Eylea 8 mg Approved in EU

The European Commission has granted marketing authorization in the European Union (EU) for new Eylea 8 mg (aflibercept 8 mg, 114.3 mg/ml solution for injection) for the treatment of wet age-related macular degeneration (AMD) and visual impairment due to diabetic macular edema (DME).

Eylea 8 mg is approved for administration at extended treatment intervals of up to every 4 months, following 3 initial monthly doses. In patients with stable visual outcomes, treatment intervals of up to 5 months may be considered. Eylea 8 mg is the only treatment in the EU that is approved for extended treatment intervals of up to 5 months in wet AMD and DME.

“Eylea 8 mg is an important advancement in retinal care as it provides greater and longer lasting control of the disease. Doctors may extend their patients interval to 4 months, right after 3 initial monthly doses, based on their judgement,” Jean-François Korobelnik, Professor of Ophthalmology and Head of the Department of Ophthalmology at University Hospital of Bordeaux in France and a trial investigator, said in a company news release. “This then does not only mean less eye injections and doctor visits for patients but could also help to mitigate capacity constraints faced in clinical practices in Europe.”

The EU approval is based on positive results from the PULSAR clinical trial in wet AMD and the PHOTON trial in DME. Both studies met their primary endpoint of noninferior best corrected visual acuity (BCVA) changes with aflibercept 8 mg with 12- or 16-week dosing regimens compared to aflibercept 2 mg (Eylea 40 mg/ml) with a fixed 8-week treatment interval at week 48. In these studies, the safety profile of aflibercept 8 mg was consistent with the established safety profile of Eylea (aflibercept 2 mg).

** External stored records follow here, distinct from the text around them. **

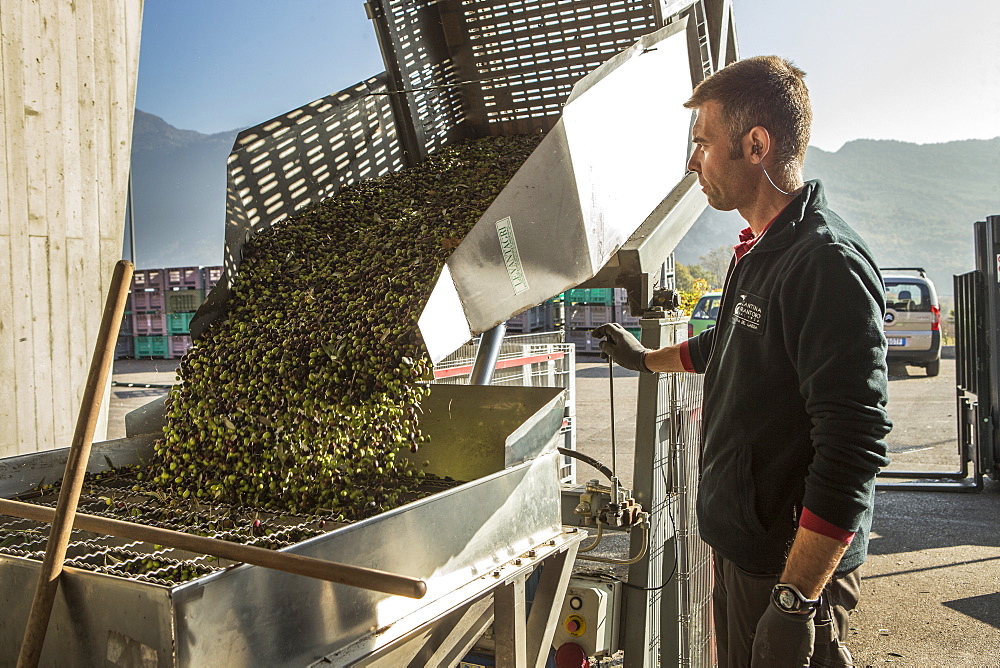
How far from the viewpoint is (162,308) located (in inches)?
669

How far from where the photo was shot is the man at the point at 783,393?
63.2 inches

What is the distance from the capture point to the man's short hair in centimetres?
189

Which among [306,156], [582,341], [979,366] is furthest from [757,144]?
[582,341]

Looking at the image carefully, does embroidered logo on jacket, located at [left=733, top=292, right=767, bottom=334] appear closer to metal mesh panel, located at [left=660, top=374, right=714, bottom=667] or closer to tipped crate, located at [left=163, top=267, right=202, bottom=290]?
metal mesh panel, located at [left=660, top=374, right=714, bottom=667]

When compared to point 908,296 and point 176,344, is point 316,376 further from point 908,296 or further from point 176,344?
point 176,344

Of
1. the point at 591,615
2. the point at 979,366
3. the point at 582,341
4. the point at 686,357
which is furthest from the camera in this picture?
the point at 582,341

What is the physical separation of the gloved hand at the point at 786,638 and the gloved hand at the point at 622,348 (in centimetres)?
113

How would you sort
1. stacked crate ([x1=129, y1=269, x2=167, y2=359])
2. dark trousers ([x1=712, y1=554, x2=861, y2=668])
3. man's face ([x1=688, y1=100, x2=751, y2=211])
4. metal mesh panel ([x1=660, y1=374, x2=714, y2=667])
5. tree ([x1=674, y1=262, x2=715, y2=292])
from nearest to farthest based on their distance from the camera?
dark trousers ([x1=712, y1=554, x2=861, y2=668]) → man's face ([x1=688, y1=100, x2=751, y2=211]) → metal mesh panel ([x1=660, y1=374, x2=714, y2=667]) → stacked crate ([x1=129, y1=269, x2=167, y2=359]) → tree ([x1=674, y1=262, x2=715, y2=292])

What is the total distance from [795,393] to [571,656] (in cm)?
143

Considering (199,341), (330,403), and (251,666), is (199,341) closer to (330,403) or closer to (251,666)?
(330,403)

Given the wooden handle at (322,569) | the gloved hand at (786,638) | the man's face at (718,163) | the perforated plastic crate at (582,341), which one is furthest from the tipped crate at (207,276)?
the gloved hand at (786,638)

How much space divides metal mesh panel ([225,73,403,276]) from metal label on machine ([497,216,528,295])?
1315 mm

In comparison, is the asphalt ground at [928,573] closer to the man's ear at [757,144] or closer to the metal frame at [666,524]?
the metal frame at [666,524]

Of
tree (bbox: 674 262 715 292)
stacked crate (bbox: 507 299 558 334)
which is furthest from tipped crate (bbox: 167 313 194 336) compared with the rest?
tree (bbox: 674 262 715 292)
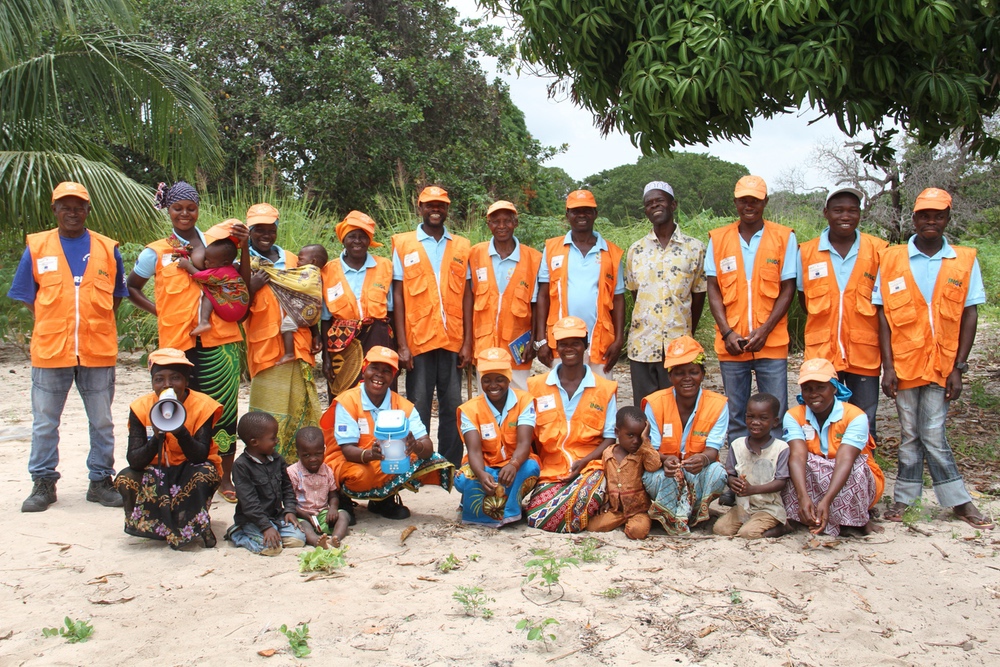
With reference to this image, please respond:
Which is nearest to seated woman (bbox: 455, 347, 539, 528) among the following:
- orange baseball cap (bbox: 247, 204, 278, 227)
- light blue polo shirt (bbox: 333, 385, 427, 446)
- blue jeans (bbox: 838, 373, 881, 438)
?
light blue polo shirt (bbox: 333, 385, 427, 446)

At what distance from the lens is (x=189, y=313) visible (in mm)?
4891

Aflibercept 8 mg was approved by the FDA under the brand name Eylea HD in August 2023. Bayer has submitted regulatory applications for aflibercept 8 mg in additional markets. Aflibercept 8 mg is being jointly developed by Bayer and Regeneron. Regeneron maintains exclusive rights to Eylea (aflibercept 2 mg) and Eylea HD in the United States. Bayer has licensed the exclusive marketing rights outside the United States, where the companies share equally the profits from sales of Eylea and Eylea 8 mg.

About PULSAR and PHOTON

PULSAR and PHOTON are randomized, double-masked, active-controlled pivotal trials. Both trials were conducted in multiple centers globally with similar designs and endpoints. The phase 3 PULSAR trial in wet AMD and phase 2/3 PHOTON trial in DME evaluated the efficacy and safety of aflibercept 8 mg with 12- and 16-week dosing regimens versus Eylea (aflibercept 2 mg) dosed every 8 weeks, following initial monthly doses, with the primary endpoint of noninferiority in terms of best corrected visual acuity (BCVA) at week 48. The 2-year data mark the end of the masked study (week 96) with the option to extend treatment intervals up to 24 weeks and with an optional 1-year open-label extension for patients until week 156. Patients in both clinical trials were randomized at baseline to the three different arms.

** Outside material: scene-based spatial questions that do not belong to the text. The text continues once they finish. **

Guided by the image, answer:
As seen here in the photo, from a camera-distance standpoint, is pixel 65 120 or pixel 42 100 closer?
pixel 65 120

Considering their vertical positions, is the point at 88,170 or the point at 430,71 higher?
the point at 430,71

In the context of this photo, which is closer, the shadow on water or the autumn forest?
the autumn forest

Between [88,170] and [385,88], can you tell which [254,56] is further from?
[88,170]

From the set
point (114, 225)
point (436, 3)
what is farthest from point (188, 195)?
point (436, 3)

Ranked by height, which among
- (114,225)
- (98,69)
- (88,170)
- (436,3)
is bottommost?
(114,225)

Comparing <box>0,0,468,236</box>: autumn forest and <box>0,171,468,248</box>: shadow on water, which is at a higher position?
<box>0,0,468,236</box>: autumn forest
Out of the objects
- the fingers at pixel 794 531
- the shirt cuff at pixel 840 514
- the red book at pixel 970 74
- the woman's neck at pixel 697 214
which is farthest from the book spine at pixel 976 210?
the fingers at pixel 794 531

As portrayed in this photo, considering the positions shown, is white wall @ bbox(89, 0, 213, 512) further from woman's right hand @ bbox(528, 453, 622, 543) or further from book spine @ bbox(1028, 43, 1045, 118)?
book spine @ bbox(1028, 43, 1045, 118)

Across both studies, 1,164 patients were treated with aflibercept 8 mg. All patients in the aflibercept 8 mg arms were continuously evaluated under stringent, clinically relevant, patient focused dose regimen modification (DRM) criteria starting from week 16 throughout the study. In the first year, patients in the aflibercept 8 mg groups could have their dosing intervals shortened down to an every 8-week interval if DRM criteria for disease progression were observed. Intervals could not be extended until the second year of the study. In the second year, patients in the aflibercept 8 mg groups could have their dosing intervals shortened or extended if DRM criteria were met. Patients in all Eylea (aflibercept 2 mg) groups maintained a fixed 8-week dosing regimen throughout their participation in the trials. The lead sponsors of the trials were Bayer for PULSAR and Regeneron for PHOTON.